In 2011, Riyadh reasoned that sponsoring the Syrian rebellion would help compensate for Iran’s dominance in Iraq. It hasn’t worked that way. The faltering Syrian insurgency cannot be revived, the United States has basically washed its hands of the Syrian civil war, and the country’s future is being decided in Moscow, Ankara and Tehran.

Perhaps better news for the Saudis is in Iraq, where they are making a late comeback after denying the new political realities since 2003. The courting of Moktada al-Sadr, a firebrand cleric turned a populist critic of Iran’s role in Iraq, and the embrace of Haider al-Abadi, the Iraqi prime minister, are spectacular yet tentative moves to balance Tehran’s influence.

Riyadh has learned the hard way that regional alliances, cultivated at great cost, don’t necessarily deliver the expected political and military benefits. The Saudis have propped up the government of President Abdel Fattah el-Sisi in Egypt with billions of dollars, yet Mr. Sisi is now resuming relations with President Bashar al-Assad of Syria and rejecting Saudi pressure to escalate tensions with Iran. Mr. Sisi has also declined Saudi requests to send troops to Yemen to fight against the Houthis.

A notable success for Saudi Arabia has been the realignment of American and Saudi policies, which is why President Trump has been welcomed so theatrically in the kingdom. Riyadh has been traumatized by its experience with the Obama administration, in particular President Obama’s unreciprocated eagerness to repair relations with Tehran and teach Iran and Saudi Arabia to “share” the Middle East.

Riyadh and Washington undeniably converge right now when it comes to Iran but that does not amount to a common strategy. Indeed, President Trump, Jared Kushner and Prince Mohammed seem to mistake presidential and princely preference and mutual agreement for statecraft and implementation.

Fundamentally, who prevails in the rivalry between Tehran and Riyadh comes down to capacity and competence.
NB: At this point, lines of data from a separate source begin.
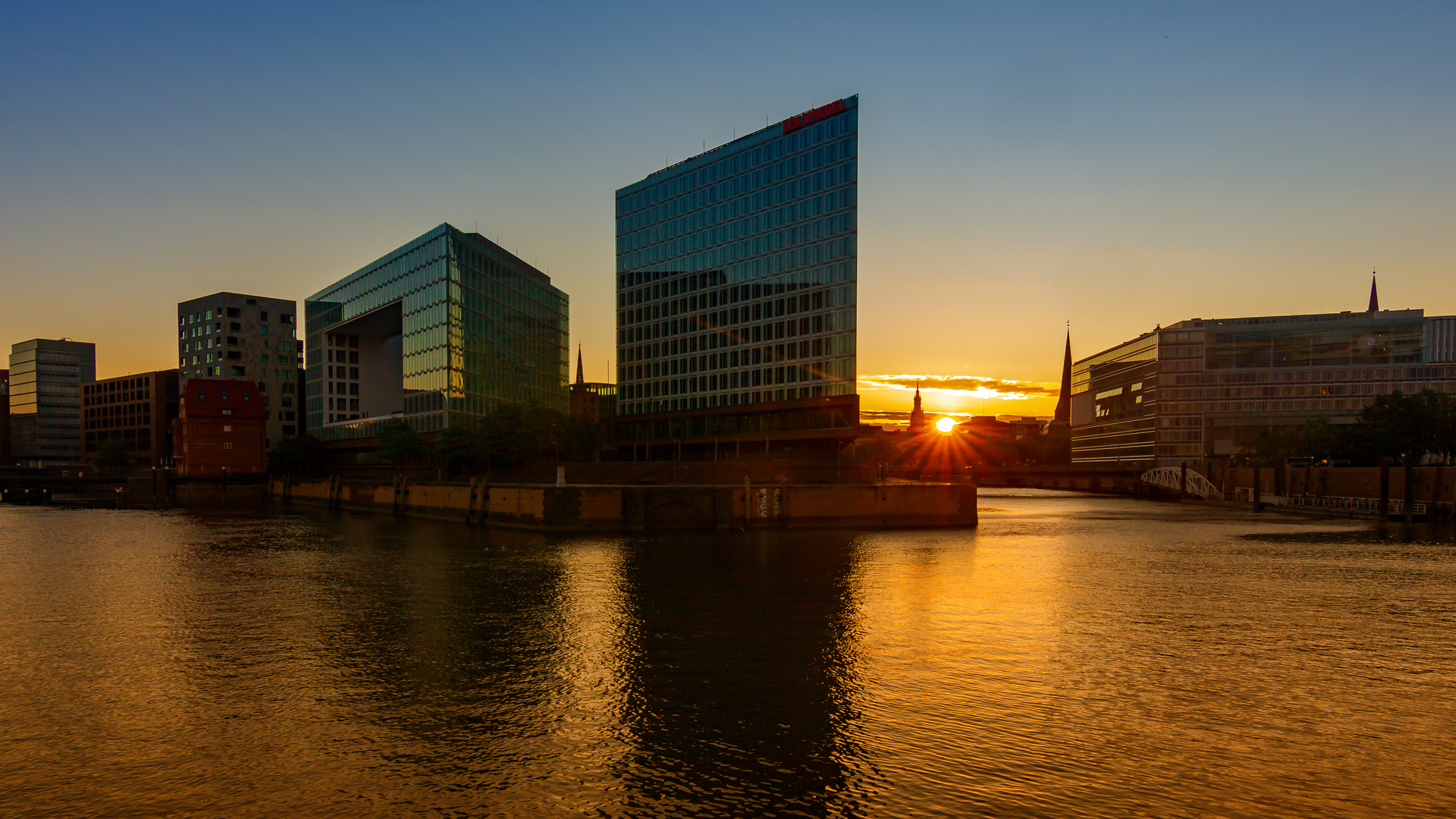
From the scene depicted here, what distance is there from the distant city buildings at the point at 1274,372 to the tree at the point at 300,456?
15284 centimetres

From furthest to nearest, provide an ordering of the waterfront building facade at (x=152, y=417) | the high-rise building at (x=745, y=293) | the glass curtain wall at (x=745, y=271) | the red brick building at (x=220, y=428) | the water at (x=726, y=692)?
the waterfront building facade at (x=152, y=417) → the red brick building at (x=220, y=428) → the glass curtain wall at (x=745, y=271) → the high-rise building at (x=745, y=293) → the water at (x=726, y=692)

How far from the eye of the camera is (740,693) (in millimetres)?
16297

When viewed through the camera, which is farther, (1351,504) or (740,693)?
(1351,504)

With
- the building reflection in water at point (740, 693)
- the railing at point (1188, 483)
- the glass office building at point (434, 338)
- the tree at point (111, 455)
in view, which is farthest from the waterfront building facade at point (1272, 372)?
the tree at point (111, 455)

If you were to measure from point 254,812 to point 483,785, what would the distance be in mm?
2722

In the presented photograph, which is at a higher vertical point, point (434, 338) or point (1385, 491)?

Iran has the networks, expertise, experience and strategic patience required to fight and win proxy wars at low cost and with plenty of disingenuous deniability. The Saudis simply don’t, which is why seeking to beat the Iranians at this game is dangerous and costly.

Iran has another strength: It has demonstrated that it will be there for its friends and allies in good and bad times. Saudi Arabia does not have the same constancy. Just ask Syrian rebels, Iraqi tribal leaders and Lebanese politicians.
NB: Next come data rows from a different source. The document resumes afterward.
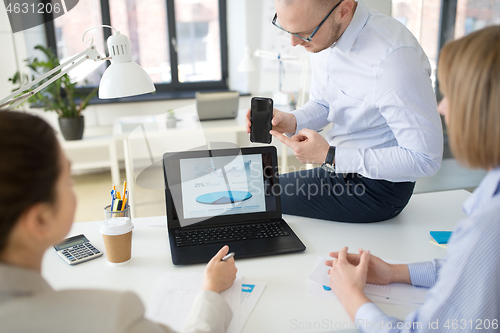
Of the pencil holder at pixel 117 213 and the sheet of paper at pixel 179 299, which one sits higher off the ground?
the pencil holder at pixel 117 213

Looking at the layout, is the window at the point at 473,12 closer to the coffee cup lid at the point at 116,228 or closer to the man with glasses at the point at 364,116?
the man with glasses at the point at 364,116

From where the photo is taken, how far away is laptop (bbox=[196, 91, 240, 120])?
118 inches

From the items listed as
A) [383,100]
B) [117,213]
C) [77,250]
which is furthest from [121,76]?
[383,100]

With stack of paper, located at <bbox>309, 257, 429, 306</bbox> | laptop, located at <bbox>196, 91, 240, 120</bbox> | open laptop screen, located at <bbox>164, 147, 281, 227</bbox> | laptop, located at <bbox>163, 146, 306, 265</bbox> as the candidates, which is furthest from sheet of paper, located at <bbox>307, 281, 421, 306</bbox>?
laptop, located at <bbox>196, 91, 240, 120</bbox>

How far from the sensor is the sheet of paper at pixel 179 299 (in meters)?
0.79

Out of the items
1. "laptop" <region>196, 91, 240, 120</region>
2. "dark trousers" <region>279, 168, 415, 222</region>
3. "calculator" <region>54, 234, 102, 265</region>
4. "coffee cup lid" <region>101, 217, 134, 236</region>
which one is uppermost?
"coffee cup lid" <region>101, 217, 134, 236</region>

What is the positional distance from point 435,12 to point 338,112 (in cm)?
265

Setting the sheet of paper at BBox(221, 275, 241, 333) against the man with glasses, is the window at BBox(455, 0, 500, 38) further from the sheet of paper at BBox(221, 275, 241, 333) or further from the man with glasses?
the sheet of paper at BBox(221, 275, 241, 333)

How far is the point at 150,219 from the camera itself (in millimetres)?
1309

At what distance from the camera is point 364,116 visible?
55.6 inches

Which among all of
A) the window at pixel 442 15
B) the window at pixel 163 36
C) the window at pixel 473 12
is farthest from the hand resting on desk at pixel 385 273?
the window at pixel 163 36

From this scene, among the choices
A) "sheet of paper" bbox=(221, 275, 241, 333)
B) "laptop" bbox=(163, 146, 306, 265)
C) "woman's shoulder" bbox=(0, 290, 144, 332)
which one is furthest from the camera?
"laptop" bbox=(163, 146, 306, 265)

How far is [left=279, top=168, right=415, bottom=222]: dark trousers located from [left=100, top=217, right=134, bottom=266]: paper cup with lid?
0.56 m

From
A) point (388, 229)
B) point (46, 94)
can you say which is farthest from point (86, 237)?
point (46, 94)
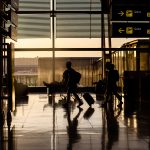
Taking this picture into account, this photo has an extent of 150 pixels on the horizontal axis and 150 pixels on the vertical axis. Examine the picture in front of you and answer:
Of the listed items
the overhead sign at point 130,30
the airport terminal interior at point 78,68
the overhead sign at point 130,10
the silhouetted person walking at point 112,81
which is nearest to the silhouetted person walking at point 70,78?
the airport terminal interior at point 78,68

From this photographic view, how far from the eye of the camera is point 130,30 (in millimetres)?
12922

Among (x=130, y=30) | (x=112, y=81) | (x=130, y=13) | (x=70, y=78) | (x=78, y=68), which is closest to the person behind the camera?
(x=130, y=13)

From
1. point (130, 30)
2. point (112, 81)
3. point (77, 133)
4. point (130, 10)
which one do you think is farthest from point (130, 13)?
point (77, 133)

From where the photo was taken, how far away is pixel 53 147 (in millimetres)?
6078

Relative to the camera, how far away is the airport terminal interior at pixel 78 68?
723cm

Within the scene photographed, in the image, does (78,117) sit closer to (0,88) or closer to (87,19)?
(0,88)

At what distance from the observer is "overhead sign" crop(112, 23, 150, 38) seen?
42.1 feet

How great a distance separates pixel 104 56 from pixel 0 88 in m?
10.9

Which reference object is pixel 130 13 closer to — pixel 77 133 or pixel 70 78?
pixel 70 78

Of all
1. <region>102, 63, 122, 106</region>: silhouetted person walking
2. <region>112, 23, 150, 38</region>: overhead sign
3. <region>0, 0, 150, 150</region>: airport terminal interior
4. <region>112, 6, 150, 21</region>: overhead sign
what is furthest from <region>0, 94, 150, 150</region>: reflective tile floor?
<region>102, 63, 122, 106</region>: silhouetted person walking

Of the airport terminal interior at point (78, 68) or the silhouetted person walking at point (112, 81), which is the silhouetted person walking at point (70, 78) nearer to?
the airport terminal interior at point (78, 68)

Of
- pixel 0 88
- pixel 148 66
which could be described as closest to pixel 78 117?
pixel 0 88

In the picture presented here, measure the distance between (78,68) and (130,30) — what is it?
486 inches

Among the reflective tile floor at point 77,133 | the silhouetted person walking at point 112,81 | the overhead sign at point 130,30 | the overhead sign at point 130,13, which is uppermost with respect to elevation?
the overhead sign at point 130,13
Being mostly right on the Iranian menace is not enough. Rolling back Iran, a worthy and urgent goal, will require a broad international consensus and a less aggressive Saudi Arabia. Furthermore, unattainable foreign ambitions distract, at great cost, from the more important and momentous task of internal reform.

Emile Hokayem, is a senior fellow for Middle East security at the International Institute for Strategic Studies.